Insgesamt sehr gern gelesen!  :)

LG, eKy
Ironie: Ich halte euch einen Spiegel vor, damit wir herzlich lachen können.
Sarkasmus: Ich halte euch einen Spiegel vor, weil ich von euch enttäuscht bin.
Zynismus: Ich halte euch einen Spiegel vor, aber ich glaube nicht mehr an euch.

horstgrosse2

Re: Das Nachtsonett
« Antwort #2 am: Juni 07, 2021, 08:32:44 »
@Erich

@Erich



Grüße.

Das Nachtsonett ist ein Schlitzohr Sonett. Nach dem Muster: [abba abba ccd dee] Und so, als Möglichkeit steht’s auch in Google.
Die These steht im Jambus, die Antithese steht im Trochäus und die Synthese im Amphibrachys. Also alles legitim und metrisch getrennt. Das war hier mein Streben. Deine Betonungseinwände sind richtig aber hier im Nachtsonett nicht vorgesehen, grins.
Ich habe irgendwo (Zeitlich Jahre vorher), einen Text stehen über mehrere Verse, wo ich mit dem Jambus beginne, später dann Mischverse benutze, um am Ende mit Trochäus zu beenden. Keiner hatte bemerkt, dass es gewollt war. Ähnlich hier mit meinem Nachsonett. Du hast ja den Braten gerochen. Danke mit der Korrektur, ich werde gleich mal schauen. Ok, fertig.
Ich bedanke mich, wie immer, sehr gerne, für deine Arbeit.

Bis später.




Agneta

  • Gast
Re: Das Nachtsonett
« Antwort #3 am: Juni 08, 2021, 09:29:01 »
Ja, kann man machen, muss man nicht machen. Eine Spielerei kann witzig, pfiffig sein, wenn sie als Stilmittel den Inhalt unterstützt. Ob der Amphi aber angetan ist, die Konklusion flüssiger rüberzubringen? Meinem Stilempfinden widerspricht es. Aber vielleicht Geschmacksache. LG von Agneta

Rocco

Re: Das Nachtsonett
« Antwort #4 am: Juni 14, 2021, 09:38:02 »
Hallo Horst Grosse,

ein stimmungsvoller Text, den man immer wieder lesen kann.

Bis dann!

Rocco
"Erst in Rage werde ich grob -
aber gelte als der Hitzkopf?!"

Yusuf Ben Goldstein, aus Rocco Mondrians Komödie: Yusuf Ben Goldstein, ein aufrechter Deutscher

horstgrosse2

Re: Das Nachtsonett
« Antwort #5 am: Juni 21, 2021, 11:32:47 »
@Agneta


Grüße. Ja, kann deine Meinung akzeptieren, werde hier aber die Einmaligkeit, in Form und Metrik,  dieses Sonettes belassen. Danke dir.

@Rocco


danke dir für deine Meinung.

Bis später wieder.

Sufnus

Re: Das Nachtsonett
« Antwort #6 am: Juni 21, 2021, 13:33:54 »
Hi Horst!

Schön, dass Du die Wiese mit einem Sonett bereicherst und hier ein interessantes Spiel mit unterschiedlichen Metren anbietest - wobei "interessant" ja immer so ein Warnwort ist ("Oha... schmeckt... interessant... ")... nunja, ganz so negativ meine ich das jetzt nicht, aber auch für mich (ähnlich wie für Agneta offenbar) kommt der Amphibrachys im Kontext der anderen Strophen nicht so richtig gut rüber, irgendwie "passt" es hier für mich nicht so recht.
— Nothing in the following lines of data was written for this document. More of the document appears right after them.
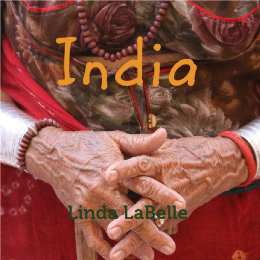 Book Cover - India, a journey of color & chaos & wonder!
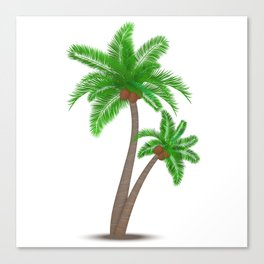 Tropical palm tree with coconuts symbol isolated vector illustration Canvas Print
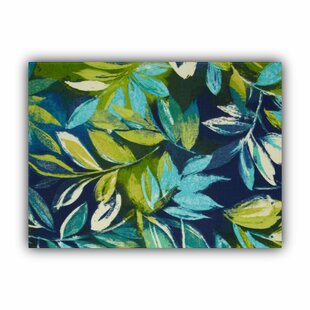 Java Indoor/Outdoor 17.75 Placemat (Set of 2) by Bay Isle Home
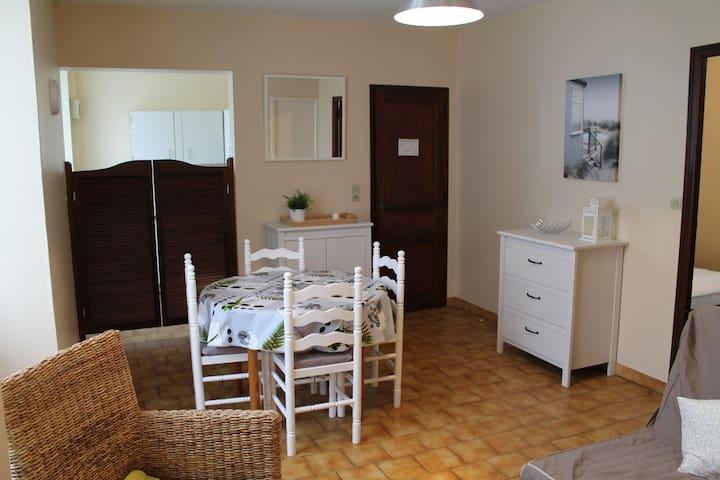 Appartement T2 de 36 m² avec WIFI en centre-ville - La Roche-Posay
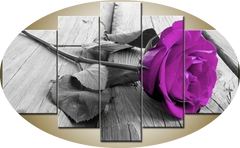 """RESTING PURPLE ROSE"""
Wahrscheinlich vor allem deshalb, weil Gedichte in regelmäßigen Daktylen, Anapästen oder Amphibrachien vor allem Kinder des 19. Jahrhunderts sind, also ein gerüttelt Maß Altmodischkeit ausstrahlen (was ja nicht schlecht sein muss!). In Deinem Gedicht sind aber die - äußerst rühmenswerten - ersten beiden Strophen von einem beeindruckend expressionistischen Gestus erfüllt und klingen somit vergleichsweise ganz schön modern (der Exressionismus hat seinen 100. Geburtstag längst hinter sich, insofern ist das mit "modern" natürlich eine relative Geschichte :) ). Naja, jedenfalls diese expressionistische Haltung der ersten beiden Strophen beißt sich für meine Lesestimme dann etwas mit der klassizistischen Haltung der beiden Terzette.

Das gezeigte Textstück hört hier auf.